The real Clinical Trial Process Map
This is the workflow founders actually live.It is not linear, and coordination is the real bottleneck. Map ownership early and you can save months.
Clinical trial process map: the full journey founders actually live A simple end-to-end map looks like this:

Where complexity spikes:
- Protocol drafts multiply (version control becomes a problem)
- Consent language becomes legal + ethical + technical (especially for data/AI)
- Contracts and security reviews slow site activation
- Recruitment forecasts fail, triggering amendments
Practical tools that help you plan without reinventing documents:
NIH & NIDCR Clinical Research Tools & Template for forms and SOP starting points
NIH Clinical Research Toolboxes for investigator workflows and operational planning
AACT Database to review similar protocols, endpoints, durations, and sample sizes across registered studies
Who conducts clinical trials?
Roles and owners
Clinical trials fail when "everyone helps" but no one owns. As sponsor, your startup owns the outcome even if you outsource execution.
Key roles
- Sponsor : legally responsible for the study
- PI (Principal Investigator): medical leader at the site
- CRO: outsourced operations partner (project management, monitoring, vendors)
- IRB: ethics review board that approves human-subject research
- Regulatory consultant: helps align design to FDA pathway (IND/IDE questions)
- Study coordinator (site): day-to-day participant flow, consent, data entry
Owner per step (simple version)
- Feasibility and claim clarity → Founder + clinical advisor
- Protocol and endpoint lock → Founder/PM + PI + regulatory
- IRB submission and responses → PM/CRO + PI (sponsor accountable)
- Contracts and security reviews → Founder/ops + legal + site
- Data systems and compliance → Sponsor + PM/CRO
- Recruitment plan → Site + sponsor (with real volume checks)
Real startup timeline: Idea to first patient
This timeline is from an early-stage startup I have seen play out. Nothing “went wrong,” but unclear decisions compounded into months.
Company type: Digital health + Clinical decision support
Therapeutic area: Cardiology
Study type: prospective, non-interventional feasibility study
Founder expectation: ~6 months
Actual time: ~11 months
Month 0–1: We should run a clinical study (4–5 weeks)
- Internal debates on population and what success meant
- Hidden cost: no single decision-maker on trial design
Month 2–3: Protocol drafting (6–8 weeks, expected 2–3)

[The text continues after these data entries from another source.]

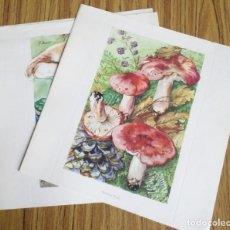 Coleccionismo de carteles: 6 LAMINAS ANTIGUAS DE SETAS. Lote 176214302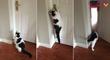 Le chat qui ouvre les portes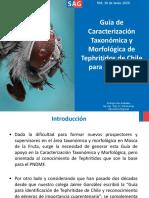 Caracterización Taxonómica y Morfológica de Tephritido de Chile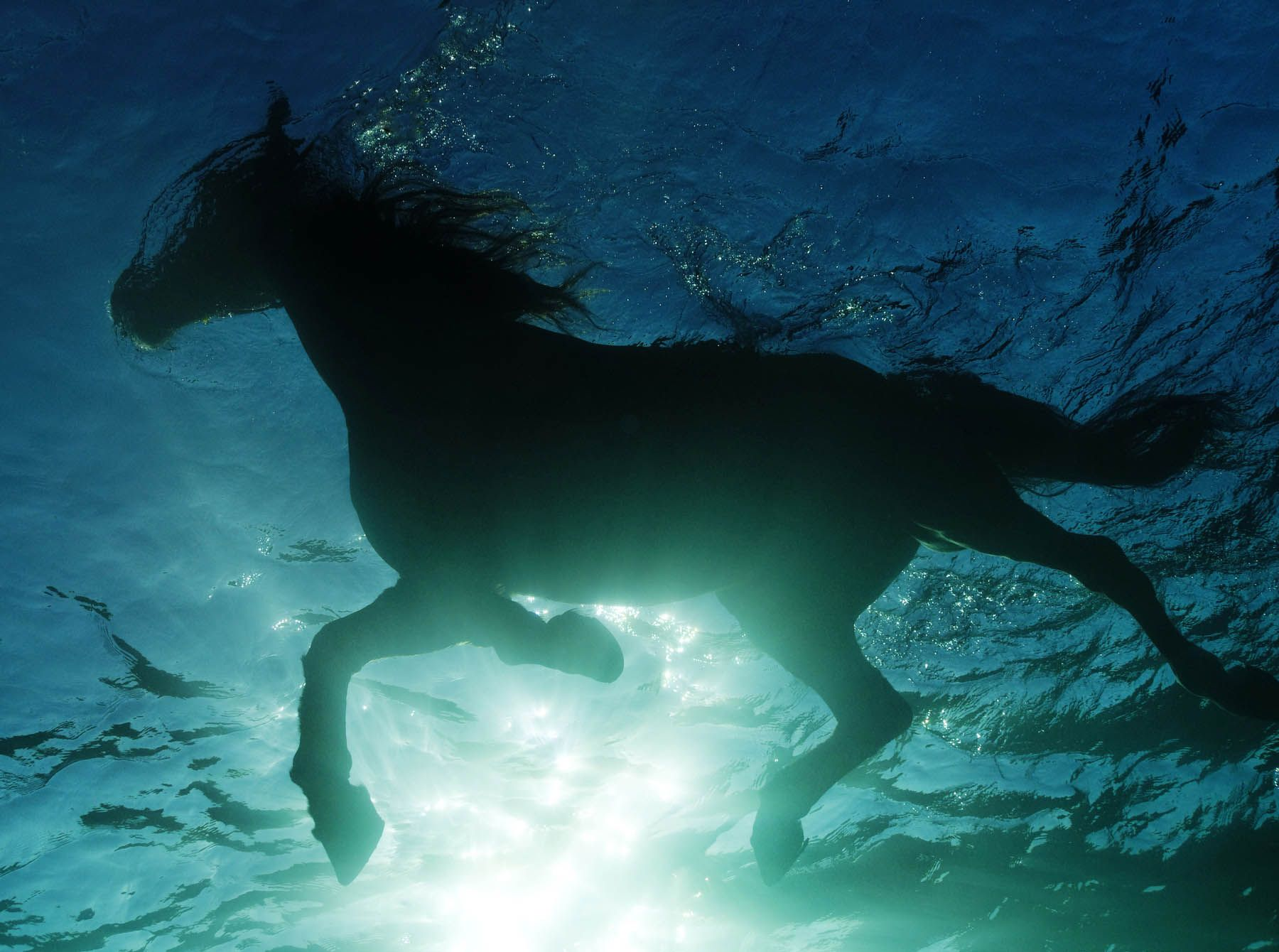 water horse horse horse in water hd photo � nice hd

- Protocol went through clinical advisor, external PI, and internal product changes
- Small wording changes shifted endpoints and eligibility
- Unexpected delay #1: Protocol decisions are “sticky” once written
Month 4: IRB selection + submission (about 7–8 weeks total)
- 4 weeks to choose an IRB
- 3–4 weeks for initial review
- Different IRBs asked different AI/data and consent questions
- Unexpected delay #2: IRB questions were mostly about clarity, not ethics
Month 5–6: IRB back-and-forth (about 6 weeks)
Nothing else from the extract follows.